I’ve been noticing this trend…

On the one hand, it seems, corporations feel they can use our personal information for whatever purpose. For example, Facebook declares that privacy is so passé, and why should anything stand in the way of them selling us stuff? And insurance company decide they can run credit checks on their clients, and raise their house insurance rates accordingly—without any prior consent.

On the other hand, governments and related agencies have to be fought tooth and nail to release information in the public interest:

  • The Conservatives would not release files on Afghan detainees to members of Parliament, our representatives, until ordered to do so by the house speaker.
  • All media coverage of court appearances related to Victoria (Tori) Stafford’s murder trial has been banned. (Apparently, even commenting on stories about the ban has been banned. So don’t comment on the ban here, please. I guess.)

Page images and extracted text

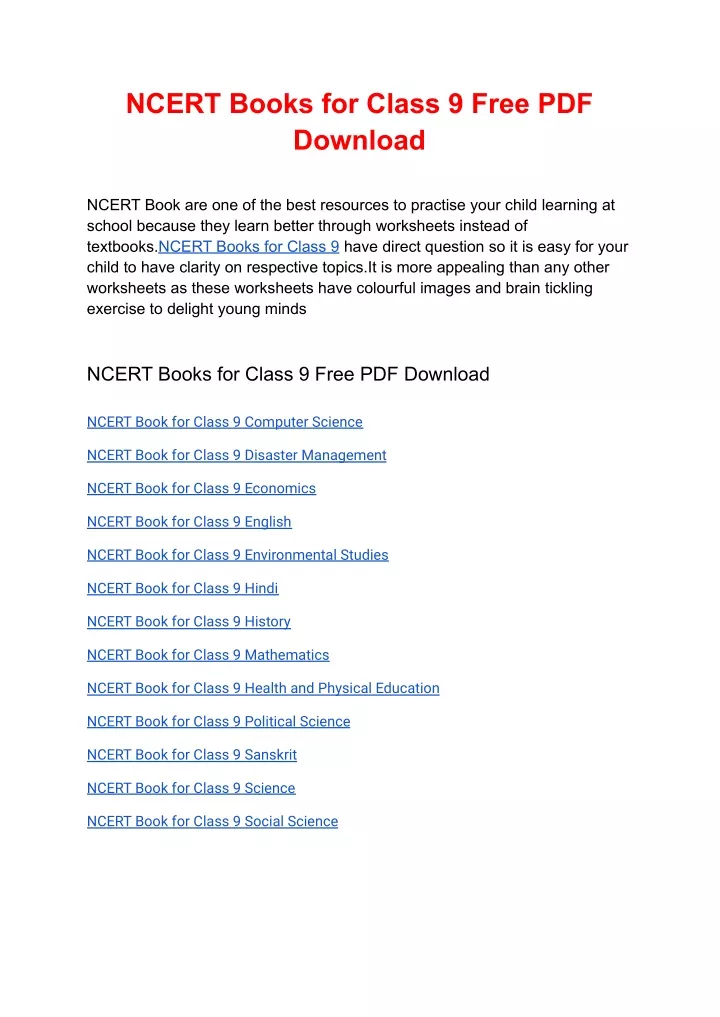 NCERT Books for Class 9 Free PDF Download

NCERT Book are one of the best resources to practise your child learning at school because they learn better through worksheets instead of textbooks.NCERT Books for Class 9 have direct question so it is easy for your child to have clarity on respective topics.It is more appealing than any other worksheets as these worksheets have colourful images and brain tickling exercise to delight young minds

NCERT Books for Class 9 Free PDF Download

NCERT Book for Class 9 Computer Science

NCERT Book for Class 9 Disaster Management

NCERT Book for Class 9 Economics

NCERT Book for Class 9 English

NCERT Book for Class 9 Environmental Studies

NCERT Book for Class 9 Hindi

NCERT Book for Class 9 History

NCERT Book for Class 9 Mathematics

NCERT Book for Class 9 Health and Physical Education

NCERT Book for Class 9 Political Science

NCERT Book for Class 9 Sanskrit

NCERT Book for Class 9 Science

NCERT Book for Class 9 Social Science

What is being asked.
Continue the blog post on corporate use of personal information and government secrecy, starting right after its final sentence.

Expected answer.
  • Though ordered to disclose the files on Ashley Smith, the young woman who killed herself as guards at the correctional institute watched, Corrections Canada has refused, saying they will appeal. In this case, note that Ashley Smith herself first requested her own files, and was supposed to get them within 30 days. Corrections gave themselves a 30-day extension from that, but didn’t meet that deadline, either. 123 days after the request, Ashley Smith died.

So corporations can use our personal information however they see fit, but we are not allowed to know what is being done in our name by our politicians, military, courts, and corrections.

Seems like someone should get upset about this, or something.